Friday, August 06, 2010

Whole Grain Pasta with Garlic and Pepper, Toast with Lemon Roasted Garlic White Bean

A few days ago, I was in nearby downtown Carrboro NC and smelled some garlic cooking; ever since then, I've been thinking of making a garlicky pasta dish. Today, I used up what we had left of DeBoles brand whole-grain spaghetti-style pasta, a gluten-free pasta with whole grain brown rice flour, white rice flour, rice bran, amaranth flour, and quinoa flower.

I chopped two cloves of garlic into small, maybe 1/8" or a little smaller, pieces and started slowly cooking the garlic with a few tablespoons of extra virgin olive oil in a cast iron pan over low-medium heat. Over this low heat, the garlic just slowly simmered and didn't brown, with the flavor nicely developing. After maybe 12-15 minutes of the simmer, I added about a third of a small red bell pepper and a third of a small green bell pepper that I had cut into approximately 1/4" pieces, and continued cooking another 3 or 4 minutes; the pepper was still fairly firm.
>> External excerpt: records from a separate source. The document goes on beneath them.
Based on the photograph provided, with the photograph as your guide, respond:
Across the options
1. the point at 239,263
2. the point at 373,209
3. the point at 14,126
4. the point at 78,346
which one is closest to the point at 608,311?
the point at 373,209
I then added some hot red pepper flakes and maybe 4 or 5 fresh basil leaves from my garden, coarsely hand torn into thirds or quarters. I cooked just another minute or so, then served atop the pasta, mixing some salt in.

I normally avoid beans as they sometimes upset my stomach, but I recently purchased Cool Beans brand lemon roasted garlic white bean spread. I toasted some Le Miche sourdough bread and put a dollop of the spread on top. Dinner was tasty and good!